PODANY TEKST
■ ■ ■ ■ ■ ■ ■

Strona 1 z 8
					
				Wydzielone: "geocaching czy małżeństwo"
				: czwartek 13 października 2011, 23:53
				autor: schron
				MODERACJA/Żywcu - zgodnie z życzeniem wydzielam
Nie ma sprawy 
Akurat spędzałem urlop w Zakopcu i Kościelisku. Niestety raz, że pojechałem bez pojemników 
a dwa to musiałem skrzętnie lawirować między szukaniem skrzynek a 
" nie poświęcasz już mi tyle czasu co kiedyś .. skrzynki są ważniejsze "  ;p;p 
Na szczęście udało mi się reaktywować Twoją skrzynkę i Rybek na hali Ornak 

Przyszły urlop też tam planuję odbyć to oblecę resztę keszy w okolicy.
Piszę tego posta z pociągu, który plus spóźnienie dowiezie mnie w 19,5 h do Gdyni ;p
 
			 
			
					
				Re: Zakładka:Płatny serwis/reaktywacja z listą chętnych do pomcy
				: piątek 14 października 2011, 05:28
				autor: marwaldor
				Też się czasem zastanawiam po co się żeniłem.
			 
			
					
				Re: Zakładka:Płatny serwis/reaktywacja z listą chętnych do pomcy
				: piątek 14 października 2011, 23:12
				autor: maryush
				marwaldor pisze:Też się czasem zastanawiam po co się żeniłem.
Rozwińcie temat, ja mam jeszcze tydzień na zmianę zdania... 

 
			 
			
					
				Re: Zakładka:Płatny serwis/reaktywacja z listą chętnych do pomcy
				: sobota 15 października 2011, 10:46
				autor: Doc_with_the_dog
				Maryush, tydzień to bardzo mało czasu, więc tak na szybko coś, co pomoże Ci w podjęciu decyzji: 
10 powodów dlaczego Skrzynka Geocache jest lepsza od żony:
1. Skrzynka tradycyjna najcześciej kosztuje Cię tylko ok. 10 zł i jest to wydatek jednorazowy;
2. Skrzynka nigdy nie ma swoich rodziców;
3. Gdy Twoja skrzynka zniknie zawsze możesz załozyc sobie kolejną;
4. Nigdy nie denerwujesz się widząc "wpisy" innych użytkowników w Twojej skrzynce;
5. Bez dylematów moralnych możesz podjąć skrzynkę innego użytkownika, kiedy tylko masz na to ochotę;
6. Twoje skrzynki nie mają pretensji, jeśli podejmujesz inne bawiąc się przy tym znakomicie;
7. Skrzynka nie ma pretensji jeśli podejmujesz ją po piwie wypitym z kumplami;
8. Jeśli w danej chwili masz na to ochotę, zawsze możesz podjać kesza z atrybutem "szybka skrzynka" i pójśc dalej swoją drogą;
9. Nie musisz pamiętać o dacie założenia skrzynki, rocznicy jej zdobycia i innych, ważnych tylko dla niej datach.

■ ■ ■ ■ ■ ■ ■

WYBRANE REKORDY
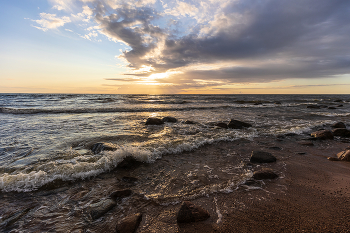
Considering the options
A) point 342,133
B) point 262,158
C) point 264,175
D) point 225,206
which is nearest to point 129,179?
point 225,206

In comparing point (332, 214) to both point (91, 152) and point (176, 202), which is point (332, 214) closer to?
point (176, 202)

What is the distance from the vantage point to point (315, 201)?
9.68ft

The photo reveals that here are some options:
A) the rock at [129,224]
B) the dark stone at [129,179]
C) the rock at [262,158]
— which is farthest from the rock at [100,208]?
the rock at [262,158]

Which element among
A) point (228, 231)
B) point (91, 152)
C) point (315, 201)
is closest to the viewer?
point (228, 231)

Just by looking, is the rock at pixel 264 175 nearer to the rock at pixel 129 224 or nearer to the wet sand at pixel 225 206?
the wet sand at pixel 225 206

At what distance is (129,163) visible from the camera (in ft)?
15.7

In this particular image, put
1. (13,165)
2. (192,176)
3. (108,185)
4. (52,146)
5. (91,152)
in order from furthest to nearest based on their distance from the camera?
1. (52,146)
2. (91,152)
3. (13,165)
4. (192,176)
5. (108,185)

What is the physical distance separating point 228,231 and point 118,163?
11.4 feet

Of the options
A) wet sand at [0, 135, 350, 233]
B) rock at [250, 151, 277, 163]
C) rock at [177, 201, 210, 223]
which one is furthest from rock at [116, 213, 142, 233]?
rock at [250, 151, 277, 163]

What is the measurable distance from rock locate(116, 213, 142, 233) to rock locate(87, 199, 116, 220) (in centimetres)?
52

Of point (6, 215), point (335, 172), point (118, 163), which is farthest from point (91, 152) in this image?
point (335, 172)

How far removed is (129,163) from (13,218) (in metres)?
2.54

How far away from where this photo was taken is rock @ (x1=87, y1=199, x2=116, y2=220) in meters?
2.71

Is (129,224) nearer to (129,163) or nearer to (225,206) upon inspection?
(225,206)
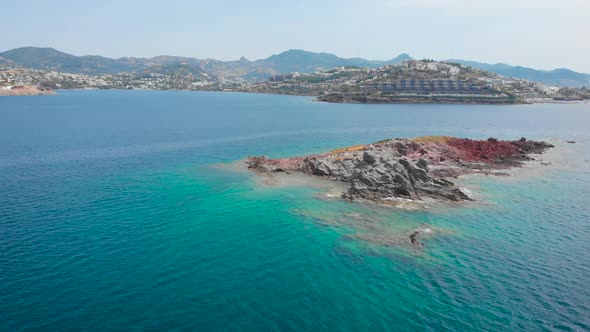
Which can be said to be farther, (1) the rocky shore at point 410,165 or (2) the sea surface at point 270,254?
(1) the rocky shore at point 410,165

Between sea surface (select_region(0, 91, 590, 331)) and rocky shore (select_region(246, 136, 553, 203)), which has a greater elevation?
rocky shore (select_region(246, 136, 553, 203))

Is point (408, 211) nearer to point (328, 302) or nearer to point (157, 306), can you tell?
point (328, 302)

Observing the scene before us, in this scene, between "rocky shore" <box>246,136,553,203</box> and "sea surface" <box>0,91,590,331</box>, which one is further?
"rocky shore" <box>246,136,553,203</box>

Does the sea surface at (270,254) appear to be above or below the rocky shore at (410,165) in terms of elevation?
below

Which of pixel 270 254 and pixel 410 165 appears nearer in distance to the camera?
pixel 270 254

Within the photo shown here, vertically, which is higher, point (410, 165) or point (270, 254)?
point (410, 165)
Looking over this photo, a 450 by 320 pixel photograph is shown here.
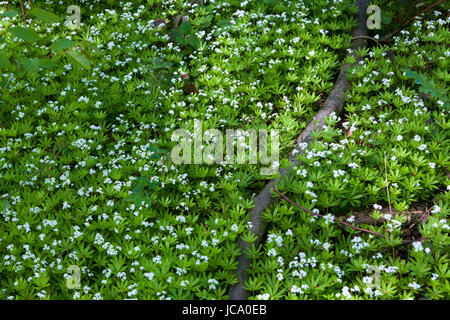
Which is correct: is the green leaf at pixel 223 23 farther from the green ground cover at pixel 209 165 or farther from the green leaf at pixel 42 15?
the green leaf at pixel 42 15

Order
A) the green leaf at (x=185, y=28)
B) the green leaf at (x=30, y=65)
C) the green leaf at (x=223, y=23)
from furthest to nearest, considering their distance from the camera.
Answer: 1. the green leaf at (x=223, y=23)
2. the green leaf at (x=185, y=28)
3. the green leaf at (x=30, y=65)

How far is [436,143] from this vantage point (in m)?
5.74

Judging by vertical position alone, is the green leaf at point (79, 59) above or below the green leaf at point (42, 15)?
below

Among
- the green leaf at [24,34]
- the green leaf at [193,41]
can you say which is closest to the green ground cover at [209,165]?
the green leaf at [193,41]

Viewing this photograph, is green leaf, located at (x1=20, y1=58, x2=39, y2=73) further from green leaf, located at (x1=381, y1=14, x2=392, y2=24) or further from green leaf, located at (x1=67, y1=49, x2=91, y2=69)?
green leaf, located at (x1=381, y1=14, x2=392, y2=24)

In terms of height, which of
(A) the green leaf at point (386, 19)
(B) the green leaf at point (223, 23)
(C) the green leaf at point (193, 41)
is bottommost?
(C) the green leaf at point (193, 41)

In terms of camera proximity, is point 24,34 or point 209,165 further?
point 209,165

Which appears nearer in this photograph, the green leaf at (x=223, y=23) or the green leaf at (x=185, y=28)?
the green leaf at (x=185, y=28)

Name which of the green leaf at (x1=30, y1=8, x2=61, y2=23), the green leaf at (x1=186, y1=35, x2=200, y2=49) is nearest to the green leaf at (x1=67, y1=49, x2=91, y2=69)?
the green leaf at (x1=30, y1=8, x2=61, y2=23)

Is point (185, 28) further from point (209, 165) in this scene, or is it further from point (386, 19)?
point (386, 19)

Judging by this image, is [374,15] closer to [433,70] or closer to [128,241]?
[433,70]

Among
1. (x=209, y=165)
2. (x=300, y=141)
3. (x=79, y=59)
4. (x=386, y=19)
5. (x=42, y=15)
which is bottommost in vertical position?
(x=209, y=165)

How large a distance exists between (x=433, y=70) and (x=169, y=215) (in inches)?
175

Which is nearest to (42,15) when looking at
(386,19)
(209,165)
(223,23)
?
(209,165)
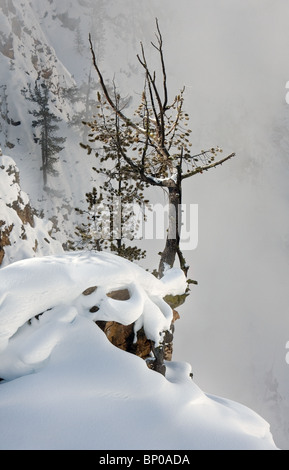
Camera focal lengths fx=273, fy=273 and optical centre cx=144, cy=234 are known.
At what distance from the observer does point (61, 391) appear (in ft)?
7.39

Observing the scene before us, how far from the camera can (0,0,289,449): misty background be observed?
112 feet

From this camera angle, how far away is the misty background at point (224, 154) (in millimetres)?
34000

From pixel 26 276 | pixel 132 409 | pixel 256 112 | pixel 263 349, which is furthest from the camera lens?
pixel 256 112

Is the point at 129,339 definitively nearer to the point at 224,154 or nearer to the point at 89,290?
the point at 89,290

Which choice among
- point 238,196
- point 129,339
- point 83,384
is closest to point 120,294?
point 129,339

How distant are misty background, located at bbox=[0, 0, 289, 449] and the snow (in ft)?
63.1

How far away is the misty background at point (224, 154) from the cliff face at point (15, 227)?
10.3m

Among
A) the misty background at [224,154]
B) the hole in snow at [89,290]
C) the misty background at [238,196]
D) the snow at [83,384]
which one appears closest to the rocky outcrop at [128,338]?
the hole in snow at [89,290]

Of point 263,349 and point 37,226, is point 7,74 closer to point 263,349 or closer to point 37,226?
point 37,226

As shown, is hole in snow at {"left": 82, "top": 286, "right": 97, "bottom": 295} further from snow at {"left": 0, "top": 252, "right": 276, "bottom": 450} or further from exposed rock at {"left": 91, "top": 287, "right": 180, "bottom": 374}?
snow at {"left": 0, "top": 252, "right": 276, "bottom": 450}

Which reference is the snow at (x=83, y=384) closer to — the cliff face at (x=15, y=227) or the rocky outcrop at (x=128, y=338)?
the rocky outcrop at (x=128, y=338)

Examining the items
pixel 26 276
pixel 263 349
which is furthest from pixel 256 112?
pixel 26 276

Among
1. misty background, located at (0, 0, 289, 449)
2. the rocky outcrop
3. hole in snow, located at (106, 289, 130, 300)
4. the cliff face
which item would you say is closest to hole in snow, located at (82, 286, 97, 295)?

■ ■ ■ ■ ■ ■ ■

POLECENIE
Zaktualizuj fragment wątku o geocachingu i małżeństwie: przepisz wszystko od „Strona 1 z 8” w dół aż do „keszy w okolicy.”, zastępując „hali Ornak” wyrażeniem „hali Gąsienicowej”.

ODPOWIEDŹ
Strona 1 z 8
					
				Wydzielone: "geocaching czy małżeństwo"
				: czwartek 13 października 2011, 23:53
				autor: schron
				MODERACJA/Żywcu - zgodnie z życzeniem wydzielam
Nie ma sprawy 
Akurat spędzałem urlop w Zakopcu i Kościelisku. Niestety raz, że pojechałem bez pojemników 
a dwa to musiałem skrzętnie lawirować między szukaniem skrzynek a 
" nie poświęcasz już mi tyle czasu co kiedyś .. skrzynki są ważniejsze "  ;p;p 
Na szczęście udało mi się reaktywować Twoją skrzynkę i Rybek na hali Gąsienicowej 

Przyszły urlop też tam planuję odbyć to oblecę resztę keszy w okolicy.